После смерти матери, после того как отец их Курцио Лунати женился вторично на своей любовнице, их взяла к себе старшая сестра, оставшаяся после своего мужа Марчелло Ингирами вдовой и наследницей его большого состояния; они были еще несовершеннолетними и должны были бы переносить все унижение нового семейного положения. Гнусная расточительность отца довела их до нищеты, и теперь они жили исключительно щедротами сестры, и жили хотя в довольстве, но в замаскированном подчинении, потому что всякое свободное движение, всякое свободное слово могли быть истолкованы как неблагодарность по отношению к благодетельнице, могли вызвать упреки и создать тяжелые отношения. Ни у одного из них не было других средств к жизни, другого прибежища. Все трое были связаны с жизнью сестры, с ее домом, с ее судьбой. Где бы они ни были, они находились под ее кровом и покровительством; но если бы кому-нибудь из них вздумалось разойтись с ней, тот должен был бы очутиться без крова, на улице или принужден был бы стучаться в ненавистную дверь, и то при большом сомнении, откроется ли она.
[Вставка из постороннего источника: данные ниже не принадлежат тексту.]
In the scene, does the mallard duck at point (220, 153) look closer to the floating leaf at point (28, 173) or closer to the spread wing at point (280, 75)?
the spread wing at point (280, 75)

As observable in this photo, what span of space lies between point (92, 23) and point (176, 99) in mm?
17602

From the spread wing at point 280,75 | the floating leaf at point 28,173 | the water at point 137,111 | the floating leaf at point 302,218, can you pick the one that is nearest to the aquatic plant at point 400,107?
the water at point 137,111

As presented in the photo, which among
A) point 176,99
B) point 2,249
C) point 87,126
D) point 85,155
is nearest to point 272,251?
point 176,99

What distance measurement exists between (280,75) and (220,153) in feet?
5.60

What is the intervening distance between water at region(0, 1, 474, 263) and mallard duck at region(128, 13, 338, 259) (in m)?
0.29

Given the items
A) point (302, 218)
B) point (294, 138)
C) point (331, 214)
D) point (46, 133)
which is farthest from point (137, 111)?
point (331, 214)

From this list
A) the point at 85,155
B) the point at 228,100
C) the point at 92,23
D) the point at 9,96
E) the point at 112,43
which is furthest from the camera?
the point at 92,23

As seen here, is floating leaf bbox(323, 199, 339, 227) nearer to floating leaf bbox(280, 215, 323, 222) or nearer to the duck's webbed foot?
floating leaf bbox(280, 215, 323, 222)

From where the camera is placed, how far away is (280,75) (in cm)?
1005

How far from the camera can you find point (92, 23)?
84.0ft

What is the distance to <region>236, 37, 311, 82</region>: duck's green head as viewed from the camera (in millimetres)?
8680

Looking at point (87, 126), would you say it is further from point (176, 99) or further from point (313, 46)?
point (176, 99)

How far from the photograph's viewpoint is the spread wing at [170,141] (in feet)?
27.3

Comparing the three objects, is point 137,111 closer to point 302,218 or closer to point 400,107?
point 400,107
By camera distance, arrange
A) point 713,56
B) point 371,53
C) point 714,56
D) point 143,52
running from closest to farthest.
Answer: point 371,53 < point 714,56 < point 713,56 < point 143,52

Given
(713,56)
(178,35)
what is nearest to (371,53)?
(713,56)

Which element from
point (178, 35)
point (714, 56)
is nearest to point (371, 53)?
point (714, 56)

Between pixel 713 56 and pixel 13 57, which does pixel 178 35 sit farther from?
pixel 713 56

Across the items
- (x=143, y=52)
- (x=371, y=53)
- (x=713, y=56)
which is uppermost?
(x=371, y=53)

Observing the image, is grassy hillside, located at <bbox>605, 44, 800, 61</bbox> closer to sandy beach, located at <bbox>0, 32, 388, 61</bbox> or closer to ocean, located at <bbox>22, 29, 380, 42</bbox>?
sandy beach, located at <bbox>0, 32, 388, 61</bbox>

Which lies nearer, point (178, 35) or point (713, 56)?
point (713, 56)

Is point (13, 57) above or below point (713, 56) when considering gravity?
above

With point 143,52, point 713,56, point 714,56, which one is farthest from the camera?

Теперь над ними висела угроза; и приходилось ждать ее, склонив голову, подобно каторжникам, которым пришлось бы сгореть живыми, если бы на их галере случился пожар.

«Заложить бы руку за спину, в такой позе, в какой поешь, стоя у рояля, закрыть бы глаза, нагнуться всем телом и лететь, лететь вниз до бесконечности, как во сне, когда спишь на левом боку… Завтра я пойду в Бадию, посмотрю на Аттинию, посмотрю на свою стену, буду собирать на краю пропасти желтые цветочки. Розы из Мадуры, лютики из Бальц! Теперь не мне нести их, теперь их понесет другая вестница…» Далеко-далеко пела малиновка — где? На стенах старого острога? Или еще дальше, у ворот с аркой? Вана стояла у порога и чувствовала, что вот-вот разрыдается, как вдруг услышала стук в дверь. Вздрогнула.

— Кто там?

— Мориччика, это я. Ты уже в постели?

— Нет еще.

— Можно войти?

— Войди, Альдо.

Это был ее брат. Он вошел как дух, бесшумной походкой. На нем был уже шелковый ночной костюм и сандалии, надетые на голую ногу. От него пахло папироской и свежестью тела после умывания.

— И тебе не спится. Что ты делала, Мориччика?

— Ничего — стояла у окна.

— Я не хочу идти спать. Я хочу еще слушать музыку.

— Еще?

— Как ты нынче пела!

— Хорошо?

— Скорее зло. Я до сих пор не могу отделаться от обаяния этого зла.

Он с размаху сел на маленький низенький диванчик возле стола, заваленного книгами. Его бледная нервная рука потянулась, взяла одну книгу, потом выпустила ее.

— Каждая нота имела значение крика в тишине. Временами, когда ты поешь, мне вспоминается тот вечер в Альберинье, когда ты упала и сломала себе руку. Мы были тогда детьми. Ты помнишь? Всю дорогу ты своей птичьей грудкой кричала так, что вся земля полнилась ужасом. При каждом крике говорил я себе, что это последний, но каждый раз ошибался. Иногда ты так поешь.